### RECORDED INFORMATION
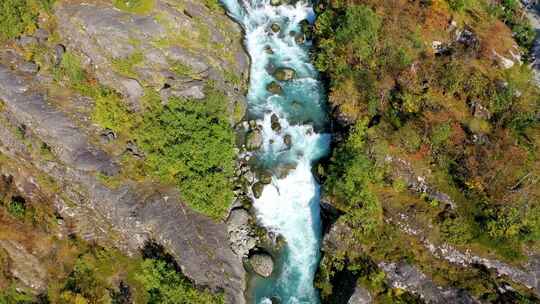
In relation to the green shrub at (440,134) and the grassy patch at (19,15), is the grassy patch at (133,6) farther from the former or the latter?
the green shrub at (440,134)

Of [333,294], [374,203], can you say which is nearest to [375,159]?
[374,203]

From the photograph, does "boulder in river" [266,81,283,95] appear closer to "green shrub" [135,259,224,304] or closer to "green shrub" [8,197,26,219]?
"green shrub" [135,259,224,304]

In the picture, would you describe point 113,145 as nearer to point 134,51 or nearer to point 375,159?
point 134,51

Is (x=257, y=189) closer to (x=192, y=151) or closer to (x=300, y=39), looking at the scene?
(x=192, y=151)

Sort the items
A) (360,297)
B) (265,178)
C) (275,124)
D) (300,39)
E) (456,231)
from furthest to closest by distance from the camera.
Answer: (300,39) → (275,124) → (265,178) → (456,231) → (360,297)

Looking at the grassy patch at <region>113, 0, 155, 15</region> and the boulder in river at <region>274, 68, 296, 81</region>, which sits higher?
the grassy patch at <region>113, 0, 155, 15</region>

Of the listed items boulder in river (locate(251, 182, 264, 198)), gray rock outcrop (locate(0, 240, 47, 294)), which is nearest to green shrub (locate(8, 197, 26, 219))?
gray rock outcrop (locate(0, 240, 47, 294))

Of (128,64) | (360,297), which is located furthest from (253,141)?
(360,297)
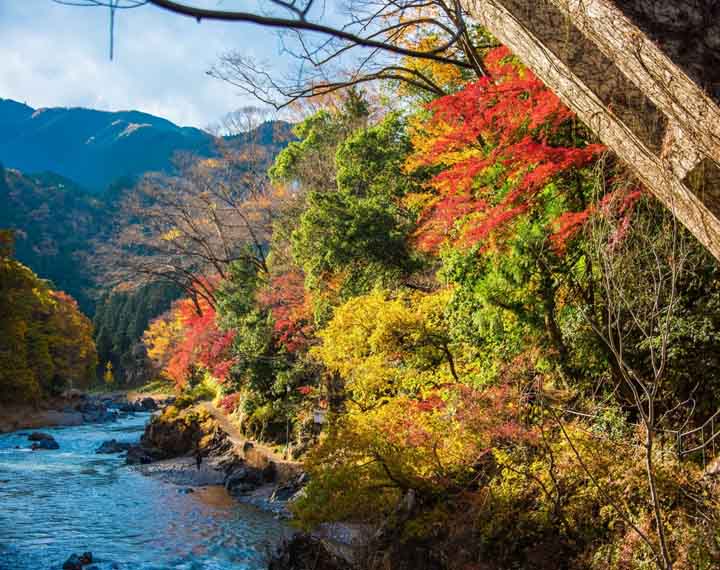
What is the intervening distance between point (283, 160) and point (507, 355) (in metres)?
15.5

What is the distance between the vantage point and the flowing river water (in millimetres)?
10227

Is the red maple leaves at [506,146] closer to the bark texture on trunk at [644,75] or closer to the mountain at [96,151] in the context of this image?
the bark texture on trunk at [644,75]

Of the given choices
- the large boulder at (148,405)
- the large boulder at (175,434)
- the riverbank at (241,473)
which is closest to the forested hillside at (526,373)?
the riverbank at (241,473)

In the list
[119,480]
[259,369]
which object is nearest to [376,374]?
[259,369]

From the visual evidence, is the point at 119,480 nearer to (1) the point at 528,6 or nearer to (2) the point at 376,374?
(2) the point at 376,374

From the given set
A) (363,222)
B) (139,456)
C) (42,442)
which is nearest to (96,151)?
(42,442)

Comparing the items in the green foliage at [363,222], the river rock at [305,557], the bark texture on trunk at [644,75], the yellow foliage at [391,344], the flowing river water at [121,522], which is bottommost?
the river rock at [305,557]

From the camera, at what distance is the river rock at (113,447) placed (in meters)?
23.6

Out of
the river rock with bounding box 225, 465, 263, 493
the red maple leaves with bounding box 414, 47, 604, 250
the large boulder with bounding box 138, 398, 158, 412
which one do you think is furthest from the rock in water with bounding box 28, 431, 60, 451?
the red maple leaves with bounding box 414, 47, 604, 250

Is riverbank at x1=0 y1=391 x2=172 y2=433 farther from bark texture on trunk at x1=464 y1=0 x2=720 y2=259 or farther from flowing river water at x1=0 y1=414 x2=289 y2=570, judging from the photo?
bark texture on trunk at x1=464 y1=0 x2=720 y2=259

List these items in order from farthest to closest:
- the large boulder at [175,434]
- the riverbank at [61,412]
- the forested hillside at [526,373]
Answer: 1. the riverbank at [61,412]
2. the large boulder at [175,434]
3. the forested hillside at [526,373]

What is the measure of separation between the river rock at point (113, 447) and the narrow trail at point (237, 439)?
3.95m

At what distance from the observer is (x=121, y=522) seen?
41.2 ft

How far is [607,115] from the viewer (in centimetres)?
283
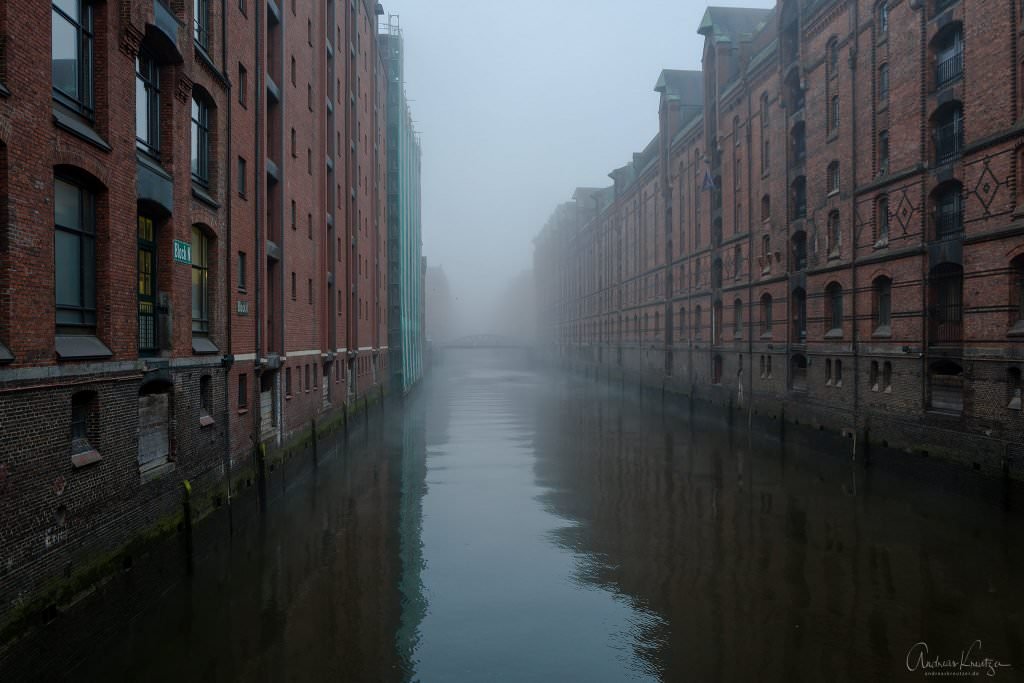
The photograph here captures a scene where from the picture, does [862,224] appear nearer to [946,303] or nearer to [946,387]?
[946,303]

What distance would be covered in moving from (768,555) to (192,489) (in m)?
9.77

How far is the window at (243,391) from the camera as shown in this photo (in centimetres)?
1580

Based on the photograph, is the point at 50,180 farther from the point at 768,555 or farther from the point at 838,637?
the point at 768,555

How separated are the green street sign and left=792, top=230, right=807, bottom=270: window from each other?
21074 mm

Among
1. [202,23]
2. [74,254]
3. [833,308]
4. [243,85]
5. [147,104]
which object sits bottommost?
[833,308]

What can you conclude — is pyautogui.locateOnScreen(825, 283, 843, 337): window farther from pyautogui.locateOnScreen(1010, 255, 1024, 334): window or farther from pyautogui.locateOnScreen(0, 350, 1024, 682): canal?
pyautogui.locateOnScreen(1010, 255, 1024, 334): window

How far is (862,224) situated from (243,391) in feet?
58.2

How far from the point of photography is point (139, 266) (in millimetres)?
11203

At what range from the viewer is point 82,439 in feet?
29.2

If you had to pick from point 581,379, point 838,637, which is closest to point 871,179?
point 838,637

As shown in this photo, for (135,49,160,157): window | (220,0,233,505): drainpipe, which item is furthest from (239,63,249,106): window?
(135,49,160,157): window

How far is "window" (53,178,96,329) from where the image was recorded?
28.7 feet

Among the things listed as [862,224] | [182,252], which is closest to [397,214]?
[862,224]

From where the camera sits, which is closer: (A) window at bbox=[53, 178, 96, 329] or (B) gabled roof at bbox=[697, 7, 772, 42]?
(A) window at bbox=[53, 178, 96, 329]
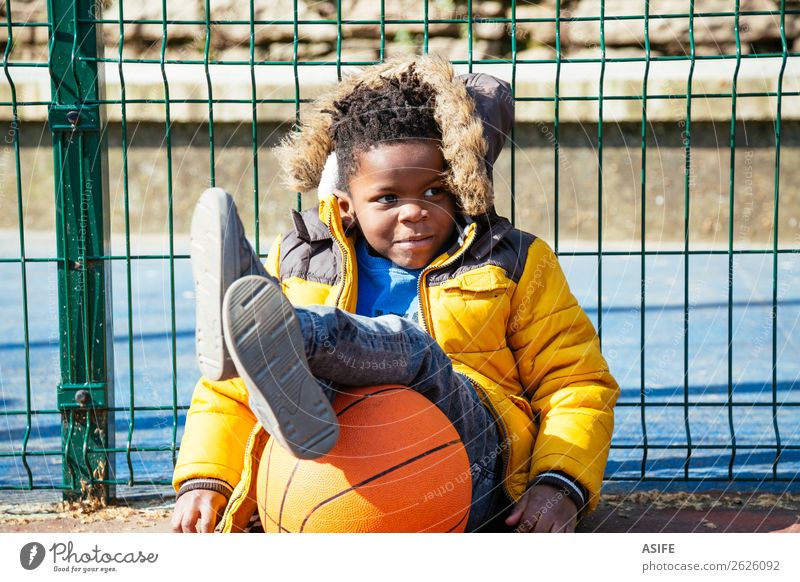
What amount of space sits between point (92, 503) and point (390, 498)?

### TASK STATEMENT
Edit the data above by replacing each occurrence of "boulder in river" with "rock in stream", keeping everything else unchanged. Omit the pictures from your answer.

### WRITTEN ANSWER
In relation to the green shrub at (440,134) and the grassy patch at (19,15), is the grassy patch at (133,6) farther from the former or the latter?
the green shrub at (440,134)

Of [333,294], [374,203], can you say which is nearest to [375,159]?
[374,203]

From the photograph, does "rock in stream" [266,81,283,95] appear closer to "green shrub" [135,259,224,304] or closer to "green shrub" [8,197,26,219]?
"green shrub" [135,259,224,304]

In the picture, would you describe point 113,145 as nearer to point 134,51 or nearer to point 375,159?
point 134,51

Is (x=257, y=189) closer to (x=192, y=151) or closer to (x=300, y=39), looking at the scene?
(x=192, y=151)

Sort the items
A) (360,297)
B) (265,178)
C) (275,124)
D) (300,39)
E) (456,231)
from furthest to closest by distance from the camera.
Answer: (300,39) → (275,124) → (265,178) → (456,231) → (360,297)

Looking at the grassy patch at <region>113, 0, 155, 15</region> and the rock in stream at <region>274, 68, 296, 81</region>, which sits higher?
the grassy patch at <region>113, 0, 155, 15</region>

Of the listed items rock in stream (locate(251, 182, 264, 198)), gray rock outcrop (locate(0, 240, 47, 294)), which is nearest to green shrub (locate(8, 197, 26, 219))?
gray rock outcrop (locate(0, 240, 47, 294))

Of (128,64) | (360,297), which is located furthest from (253,141)?
(360,297)
What is the intervening distance between point (283, 160) and point (507, 355) (in metres)?
15.5

What is the distance between the vantage point and the flowing river water (in millimetres)?
10227

Is the red maple leaves at [506,146] closer to the bark texture on trunk at [644,75] or closer to the mountain at [96,151] in the context of this image?
the bark texture on trunk at [644,75]

Of the given choices
- the large boulder at (148,405)
- the large boulder at (175,434)
- the riverbank at (241,473)
which is closest to the forested hillside at (526,373)?
the riverbank at (241,473)

In the list
[119,480]
[259,369]
which object is nearest to [376,374]?
[259,369]

From the visual evidence, is the point at 119,480 nearer to (1) the point at 528,6 or nearer to (2) the point at 376,374?
(2) the point at 376,374

From the given set
A) (363,222)
B) (139,456)
C) (42,442)
which is nearest to (96,151)?
(42,442)

Comparing the items in the green foliage at [363,222], the river rock at [305,557], the bark texture on trunk at [644,75], the yellow foliage at [391,344], the flowing river water at [121,522], which is bottommost?
the river rock at [305,557]

From the camera, at what distance is the river rock at (113,447) placed (in meters)?
23.6

Out of
the river rock with bounding box 225, 465, 263, 493
the red maple leaves with bounding box 414, 47, 604, 250
the large boulder with bounding box 138, 398, 158, 412
which one do you think is furthest from the rock in water with bounding box 28, 431, 60, 451?
the red maple leaves with bounding box 414, 47, 604, 250

Is riverbank at x1=0 y1=391 x2=172 y2=433 farther from bark texture on trunk at x1=464 y1=0 x2=720 y2=259 or farther from flowing river water at x1=0 y1=414 x2=289 y2=570, judging from the photo?
bark texture on trunk at x1=464 y1=0 x2=720 y2=259

List these items in order from farthest to closest:
- the large boulder at [175,434]
- the riverbank at [61,412]
- the forested hillside at [526,373]
Answer: 1. the riverbank at [61,412]
2. the large boulder at [175,434]
3. the forested hillside at [526,373]

What is the measure of separation between the river rock at point (113, 447) and the narrow trail at point (237, 439)?
3.95m

At what distance from the observer is (x=121, y=522) seen?
41.2 ft

How far is [607,115] from the viewer (in centimetres)?
283
The photograph here captures a scene where from the picture, does [862,224] appear nearer to [946,303] or nearer to [946,387]?
[946,303]

What distance would be covered in moving from (768,555) to (192,489) (in m)?
9.77

How far is the window at (243,391) from the camera as shown in this photo (in centimetres)?
1580

Based on the photograph, is the point at 50,180 farther from the point at 768,555 or farther from the point at 838,637?
the point at 768,555

How separated are the green street sign and left=792, top=230, right=807, bottom=270: window from each other?
21074 mm

Among
1. [202,23]
2. [74,254]
3. [833,308]
4. [243,85]
5. [147,104]
which object sits bottommost?
[833,308]

What can you conclude — is pyautogui.locateOnScreen(825, 283, 843, 337): window farther from pyautogui.locateOnScreen(1010, 255, 1024, 334): window or farther from pyautogui.locateOnScreen(0, 350, 1024, 682): canal?
pyautogui.locateOnScreen(1010, 255, 1024, 334): window

How far is (862,224) situated from (243,391) in feet?
58.2

How far from the point of photography is point (139, 266) (in millimetres)?
11203

At what range from the viewer is point 82,439 in feet?
29.2

If you had to pick from point 581,379, point 838,637, which is closest to point 871,179?
point 838,637

As shown in this photo, for (135,49,160,157): window | (220,0,233,505): drainpipe, which item is furthest from (239,63,249,106): window?
(135,49,160,157): window

How far is "window" (53,178,96,329) from where the image was recorded?
28.7 feet

Among the things listed as [862,224] | [182,252], which is closest to [397,214]?
[862,224]

From where the camera sits, which is closer: (A) window at bbox=[53, 178, 96, 329] or (B) gabled roof at bbox=[697, 7, 772, 42]?
(A) window at bbox=[53, 178, 96, 329]
What amount of space sits between point (92, 503) and point (390, 498)?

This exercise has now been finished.